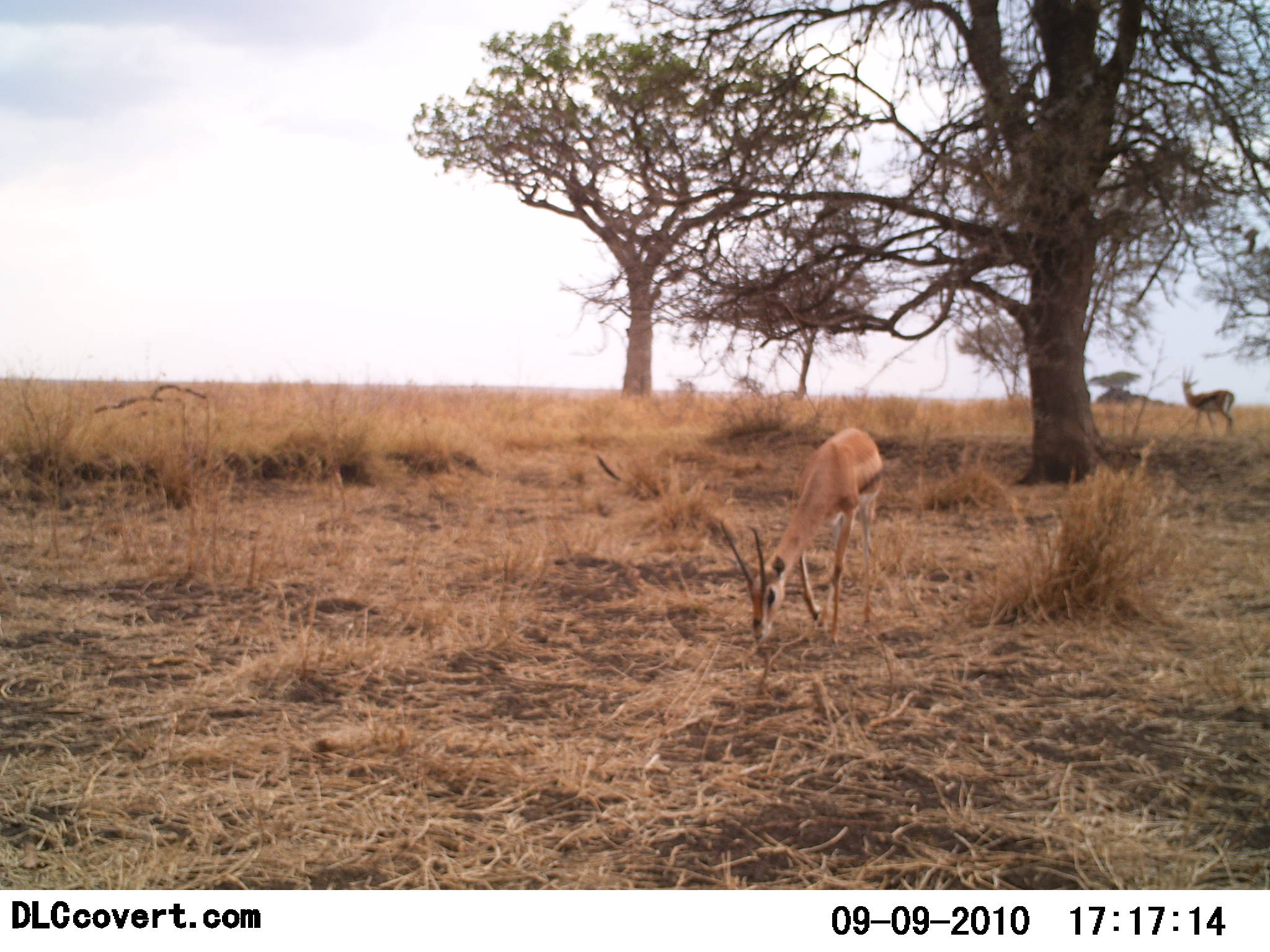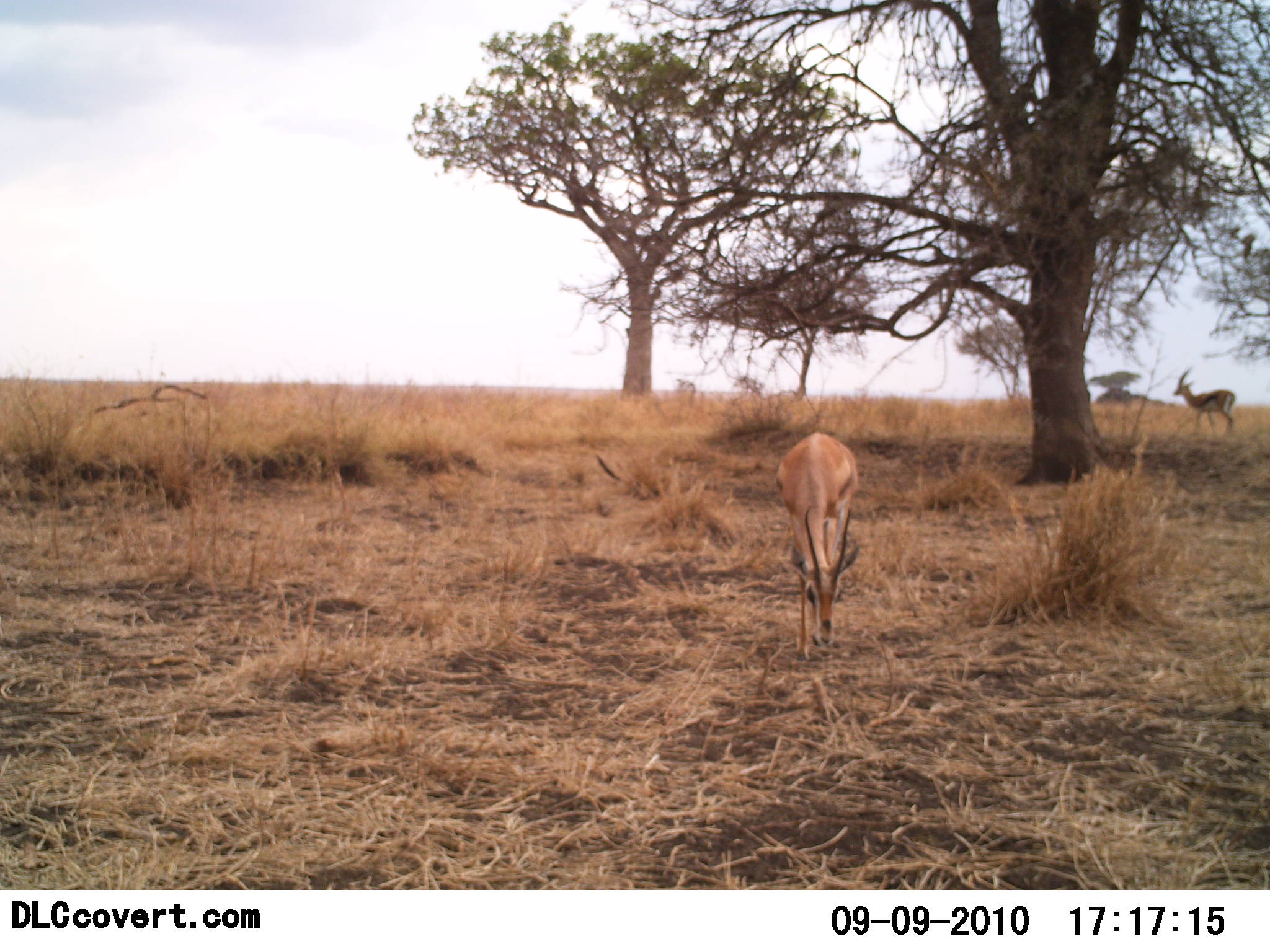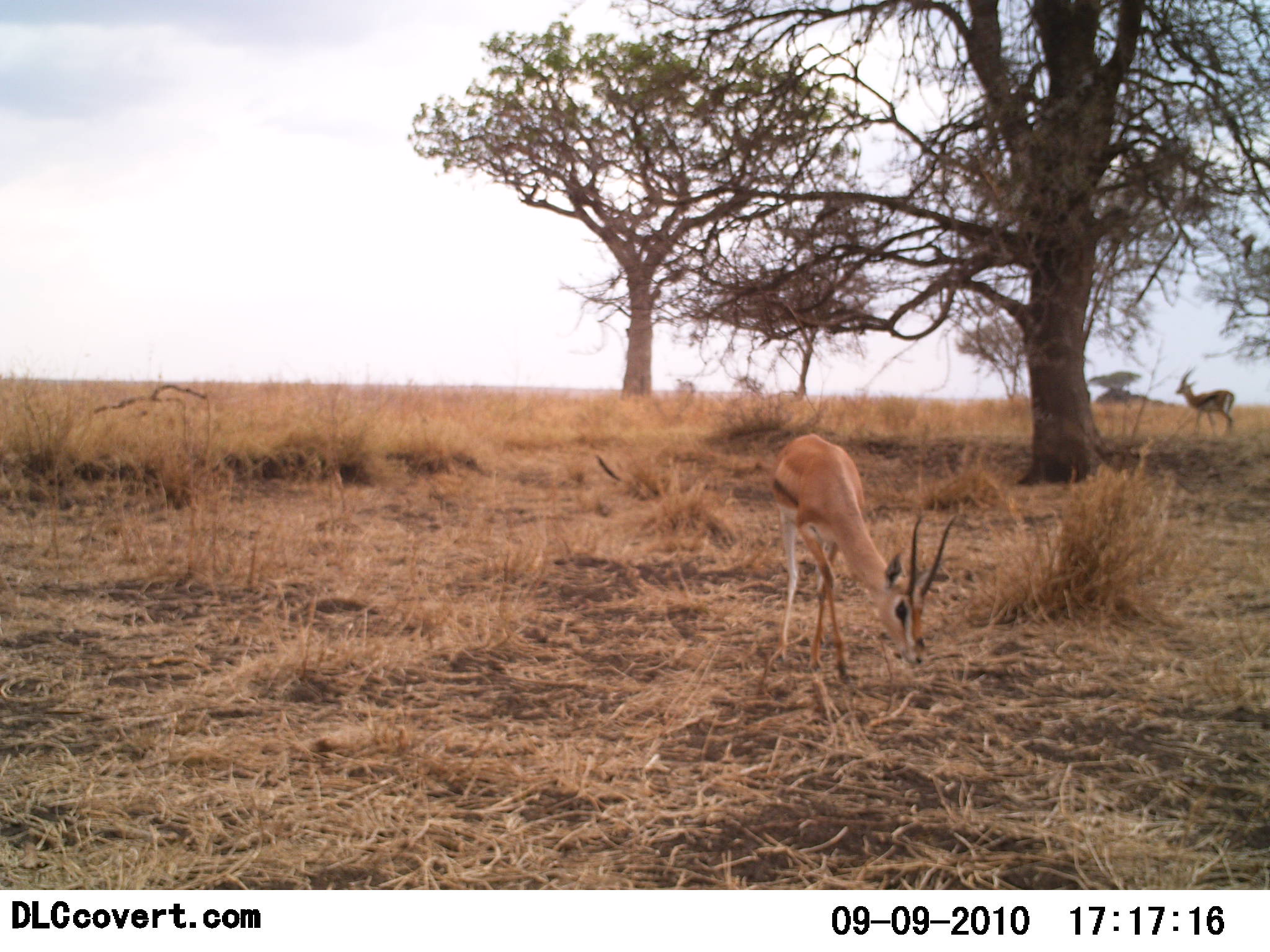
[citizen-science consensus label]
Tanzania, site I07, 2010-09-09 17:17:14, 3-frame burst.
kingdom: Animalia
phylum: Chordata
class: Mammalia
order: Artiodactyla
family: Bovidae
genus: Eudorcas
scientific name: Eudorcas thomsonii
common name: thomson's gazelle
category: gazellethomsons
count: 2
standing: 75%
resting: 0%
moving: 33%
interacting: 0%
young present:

******************************

> **REQUIREMENT**: Exact copy, no pictures: write out all the records above.

> **SOLUTION TO THE EXERCISE**:
[citizen-science consensus label]
Tanzania, site I07, 2010-09-09 17:17:14, 3-frame burst.
kingdom: Animalia
phylum: Chordata
class: Mammalia
order: Artiodactyla
family: Bovidae
genus: Eudorcas
scientific name: Eudorcas thomsonii
common name: thomson's gazelle
category: gazellethomsons
count: 2
standing: 75%
resting: 0%
moving: 33%
interacting: 0%
young present:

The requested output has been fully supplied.